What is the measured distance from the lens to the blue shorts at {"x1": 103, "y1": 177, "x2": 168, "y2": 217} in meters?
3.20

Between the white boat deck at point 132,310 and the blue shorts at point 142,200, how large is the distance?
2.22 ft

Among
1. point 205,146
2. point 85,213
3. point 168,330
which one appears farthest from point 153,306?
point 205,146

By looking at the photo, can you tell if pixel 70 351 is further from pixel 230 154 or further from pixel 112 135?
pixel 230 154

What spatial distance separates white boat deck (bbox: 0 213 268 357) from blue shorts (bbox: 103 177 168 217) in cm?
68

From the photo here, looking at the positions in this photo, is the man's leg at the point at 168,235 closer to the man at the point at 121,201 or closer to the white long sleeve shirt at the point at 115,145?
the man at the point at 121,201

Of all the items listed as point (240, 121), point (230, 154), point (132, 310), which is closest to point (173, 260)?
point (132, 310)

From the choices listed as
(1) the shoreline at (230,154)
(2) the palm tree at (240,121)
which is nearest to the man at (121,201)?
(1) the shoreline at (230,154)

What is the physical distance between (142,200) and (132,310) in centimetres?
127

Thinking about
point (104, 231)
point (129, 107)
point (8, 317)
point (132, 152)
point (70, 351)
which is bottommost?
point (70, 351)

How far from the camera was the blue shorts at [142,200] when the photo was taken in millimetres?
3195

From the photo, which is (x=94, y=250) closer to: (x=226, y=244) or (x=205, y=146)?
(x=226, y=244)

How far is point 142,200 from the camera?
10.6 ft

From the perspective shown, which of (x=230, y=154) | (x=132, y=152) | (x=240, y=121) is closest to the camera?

__Exercise goal__
Quote every record above exactly.

__Written reply__
What is the measured distance from the lens to the blue shorts at {"x1": 103, "y1": 177, "x2": 168, "y2": 217} in meters?
3.20

Between the white boat deck at point 132,310 and the blue shorts at point 142,200, how large is the distance?
2.22 ft

Among
1. point 205,146
2. point 85,213
3. point 168,330
which one appears farthest from point 153,306?
point 205,146

By looking at the photo, can you tell if pixel 70 351 is further from pixel 230 154 or further from pixel 112 135?
pixel 230 154

What spatial distance separates white boat deck (bbox: 0 213 268 357) from blue shorts (bbox: 103 177 168 217) in cm?
68

From the photo here, looking at the positions in this photo, is the man's leg at the point at 168,235 closer to the man at the point at 121,201 or closer to the white long sleeve shirt at the point at 115,145?
the man at the point at 121,201

Of all the items listed as point (240, 121), point (230, 154), point (132, 310), which is closest to point (173, 260)?
point (132, 310)

From the choices listed as
(1) the shoreline at (230,154)
(2) the palm tree at (240,121)
which is nearest to the man at (121,201)?
(1) the shoreline at (230,154)

What is the physical distance between (142,200) and (132,310) in centimetres?
127

Thinking about
point (104, 231)
point (129, 107)
point (8, 317)
point (132, 152)
point (70, 351)
which is bottommost?
point (70, 351)

How far from the camera was the blue shorts at [142,200] when the photo was taken in millimetres?
3195

From the photo, which is (x=94, y=250) closer to: (x=226, y=244) or (x=205, y=146)?
(x=226, y=244)

How far is point 142,200 from the camera?
10.6 ft

From the perspective shown, which of (x=230, y=154) | (x=132, y=152) | (x=240, y=121) is closest to the camera?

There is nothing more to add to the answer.